-- Reading passage --
Final
- Champion: Ben Shelton
- Runner-up: Frances Tiafoe
- Score: 7–5, 4–6, 6–3

Details
- Draw: 28 (4 Q / 3 WC)
- Seeds: 8

Events
| Singles | Doubles |
- ← 2023 · U.S. Men's Clay Court Championships · 2025 →

= 2024 U.S. Men's Clay Court Championships – Singles =

Ben Shelton defeated the defending champion Frances Tiafoe in the first African-American men’s singles tennis final in the Open Era, 7–5, 4–6, 6–3 to win the singles tennis title at the 2024 U.S. Men's Clay Court Championships. It was his second career ATP Tour title, and his first on clay. Shelton became the youngest player to win the tournament since Andy Roddick in 2002.

The second round match between Aleksandar Kovacevic and Jordan Thompson was the longest recorded match in the tournament's history lasting 3 hours and 34 minutes, with two tiebreaks in the last two sets.

==Seeds==
The top four seeds received a bye into the second round.

1. USA Ben Shelton (champion)

Saved entries:
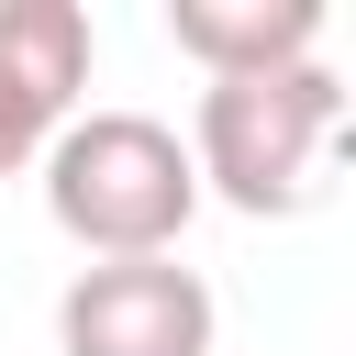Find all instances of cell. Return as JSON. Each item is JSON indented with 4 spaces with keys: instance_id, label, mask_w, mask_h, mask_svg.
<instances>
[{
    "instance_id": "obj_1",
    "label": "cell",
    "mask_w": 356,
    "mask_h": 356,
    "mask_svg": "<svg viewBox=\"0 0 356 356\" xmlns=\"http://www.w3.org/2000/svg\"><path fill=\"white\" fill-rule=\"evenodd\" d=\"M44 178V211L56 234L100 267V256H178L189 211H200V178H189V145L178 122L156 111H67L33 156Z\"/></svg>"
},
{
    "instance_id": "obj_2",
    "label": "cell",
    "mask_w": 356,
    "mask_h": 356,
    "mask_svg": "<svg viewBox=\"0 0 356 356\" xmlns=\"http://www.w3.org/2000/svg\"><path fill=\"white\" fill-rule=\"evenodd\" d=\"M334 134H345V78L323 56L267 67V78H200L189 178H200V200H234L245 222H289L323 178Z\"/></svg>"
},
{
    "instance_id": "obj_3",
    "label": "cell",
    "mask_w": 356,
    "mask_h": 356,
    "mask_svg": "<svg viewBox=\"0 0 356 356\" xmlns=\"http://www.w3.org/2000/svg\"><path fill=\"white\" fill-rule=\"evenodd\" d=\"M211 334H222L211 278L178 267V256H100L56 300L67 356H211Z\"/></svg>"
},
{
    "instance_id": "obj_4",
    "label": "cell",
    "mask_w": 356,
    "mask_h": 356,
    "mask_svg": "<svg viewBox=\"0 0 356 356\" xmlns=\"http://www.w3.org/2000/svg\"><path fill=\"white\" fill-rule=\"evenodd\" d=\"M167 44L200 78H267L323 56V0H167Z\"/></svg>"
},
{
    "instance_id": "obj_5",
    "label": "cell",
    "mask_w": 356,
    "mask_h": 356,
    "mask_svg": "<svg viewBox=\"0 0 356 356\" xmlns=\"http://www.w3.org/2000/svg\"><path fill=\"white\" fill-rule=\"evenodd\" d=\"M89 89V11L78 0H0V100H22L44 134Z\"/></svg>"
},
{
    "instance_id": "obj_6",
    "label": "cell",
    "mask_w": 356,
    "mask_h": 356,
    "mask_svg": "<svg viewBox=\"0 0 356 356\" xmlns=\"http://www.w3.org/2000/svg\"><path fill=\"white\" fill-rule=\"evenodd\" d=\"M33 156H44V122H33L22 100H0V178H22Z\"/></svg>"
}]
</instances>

-- Problem requirements --
Reproduce everything from "Ben Shelton defeated" down to "Ben Shelton (champion)" in the tennis tournament article above, word for word.

-- Final result --
Ben Shelton defeated the defending champion Frances Tiafoe in the first African-American men’s singles tennis final in the Open Era, 7–5, 4–6, 6–3 to win the singles tennis title at the 2024 U.S. Men's Clay Court Championships. It was his second career ATP Tour title, and his first on clay. Shelton became the youngest player to win the tournament since Andy Roddick in 2002.

The second round match between Aleksandar Kovacevic and Jordan Thompson was the longest recorded match in the tournament's history lasting 3 hours and 34 minutes, with two tiebreaks in the last two sets.

==Seeds==
The top four seeds received a bye into the second round.

1. USA Ben Shelton (champion)